President Donald Trump pronounced ObamaCare, or the Affordable Care Act (ACA), as “dead” at a White House cabinet meeting Oct. 13.

“It’s gone,” the president said with arms crossed before the cameras documenting his announcement. “It’s no longer….You shouldn’t even mention it. It’s gone. There’s is no such thing as ObamaCare any more.”

President Donald Trump speaks to the 2017 Value Voters Summit, Friday, Oct. 13, 2017, in Washington. Trump’s decision to end a provision of the Affordable Care Act that has benefited an estimated 6 million Americans helps fulfill a campaign promise, but it also risks harming some of the very people who helped him win the presidency. Nearly 70 percent of those benefiting from the so-called cost-sharing subsidies live in states Trump won last November, according to an analysis by The Associated Press. (AP Photo/Evan Vucci)



A same day executive order eliminated a set of subsidies, or cost-sharing reductions (CSRs), to health insurance providers that allowed them to reduce copays and premiums for working families struggling to afford health insurance. The Americans that qualify are above the poverty line and do not qualify for Medicaid.

“I cut off the gravy train,” Trump said of withholding the funds.

On Oct. 17, Sens. Patty Murray, a Democrat of Washington, and Lamar Alexander, a Republican of Tennessee, announced a tentative bipartisan arrangement to fund these subsidies for two years. No bill has been signed into law at the time of this report , and given that Congress has not passed a budget since 2015, any measure will likely be part of another continuing resolution.

Part of the president’s alleged rationale was to find a healthcare solution “where premiums don’t have to double and triple every year like they’ve been doing under ObamaCare,” he said during the same meeting.

However, premiums have only risen 12 to 15 percent this year, said Dylan H. Roby, associate professor of health services administration at the University of Maryland, College Park. And, he added, the majority of that increase is due to uncertainty in insurance markets fueled by the Trump administration’s threats.

“The Trump administration has been deciding on a monthly basis whether to cancel the payments and that uncertainty led to premium increases overall,” Roby told the AFRO. ”If we see premiums go up by 25 percent this year, half of it’s due to uncertainty, part of it’s due to the cost sharing reductions going away and then a small percentage, probably 6 or 7 percent is actually due to increases in health care costs and the risks that people in the individual market are using services.”

Further, he said, while some consumers might be driven off their health insurance due to rising costs, those that remain insured will be entitled to increased tax credits from the supposedly “dead” ObamaCare.

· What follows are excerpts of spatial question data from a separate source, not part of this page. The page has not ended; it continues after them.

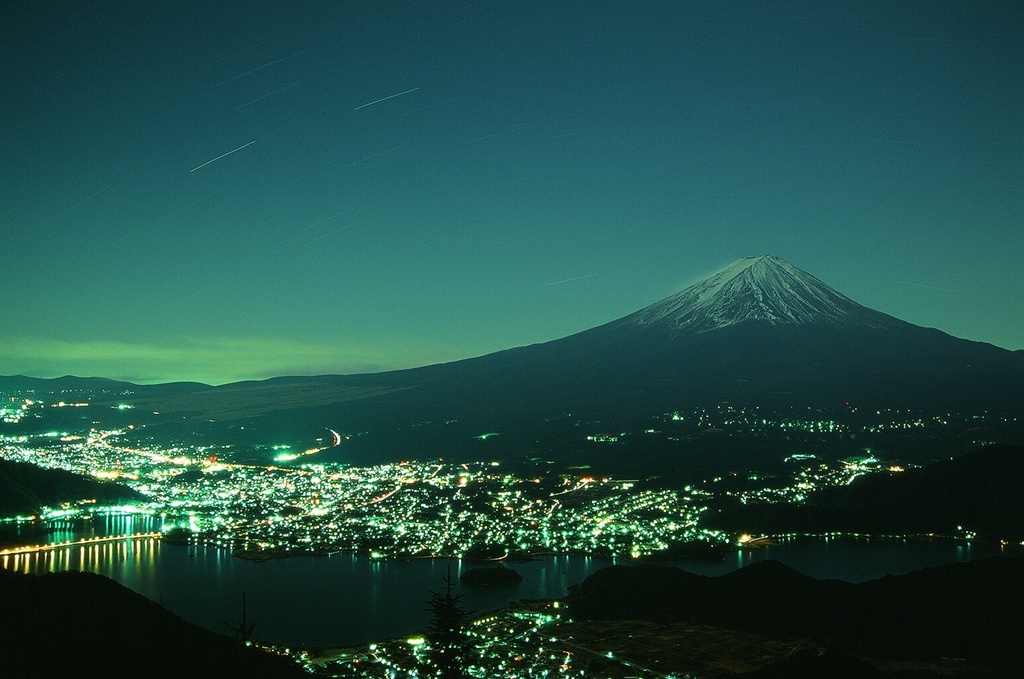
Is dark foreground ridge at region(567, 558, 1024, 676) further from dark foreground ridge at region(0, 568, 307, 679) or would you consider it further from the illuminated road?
the illuminated road

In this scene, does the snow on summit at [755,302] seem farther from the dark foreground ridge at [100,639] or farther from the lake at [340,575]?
the dark foreground ridge at [100,639]

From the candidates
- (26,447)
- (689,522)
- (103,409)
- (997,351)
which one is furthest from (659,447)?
(103,409)

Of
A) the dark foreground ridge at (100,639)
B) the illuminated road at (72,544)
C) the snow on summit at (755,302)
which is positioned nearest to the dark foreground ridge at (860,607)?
the dark foreground ridge at (100,639)

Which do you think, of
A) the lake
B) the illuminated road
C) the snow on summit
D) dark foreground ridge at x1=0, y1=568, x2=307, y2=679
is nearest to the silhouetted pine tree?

Cutting CSRs “actually spends a lot more federal money than would have been spent on the payments themselves,” Roby said.

If the Alexander-Murray deal does not go through, the new arrangement stands the greatest chance of injuring a large number of Black Americans but also Trump’s political base.

“Trump is really good at dog whistle politics and policy: doing things that may not have any meat underneath them,” said Judy Lubin, a sociologist, policy analyst and adjunct professor at Howard University. She described the executive order as an act of “spite.”

“This is an example where it does have substantial impact on people’s lives,” Lubin told the AFRO. “It’s just a really bad policy. Almost 50 percent of people who are eligible for these subsidies live in the South. Another 20-plus percent live in the West. We’re looking at Trump supporters: 50 percent of them are White, non-Hispanic living in these red states.”

Questions remain over the sheer complexity of ACA as it was and how consumers can protect themselves even if the tentative deal goes through. Roby was confident that savvy consumers would be able to avoid the worst impact in the exchanges, but Stephen B. Thomas, director, Maryland Center for Health Equity, wondered how his grandmother would keep up.

“She could not navigate her way through it without her hand being held,” Thomas told the AFRO. “We have far too many people in our country — especially racial and ethnic minorities, especially people living in rural areas, Black, White, especially people who live in poverty — who have no hand to hold, and so they’re left to fend for themselves.”

While immediate damage from the executive order has been avoided or at least delayed, another conversation about the future of ACA is a short two years away.

“Do we have people being rolled out of the hospital into the street? No,” said Thomas. “But the mere fact that that’s a possibility, that people could die from lack of access to care that would save their lives and, more importantly, preventative services that could actually prevent disease from occurring in the first place is the most tragic aspect of the situation that we currently find ourselves in.”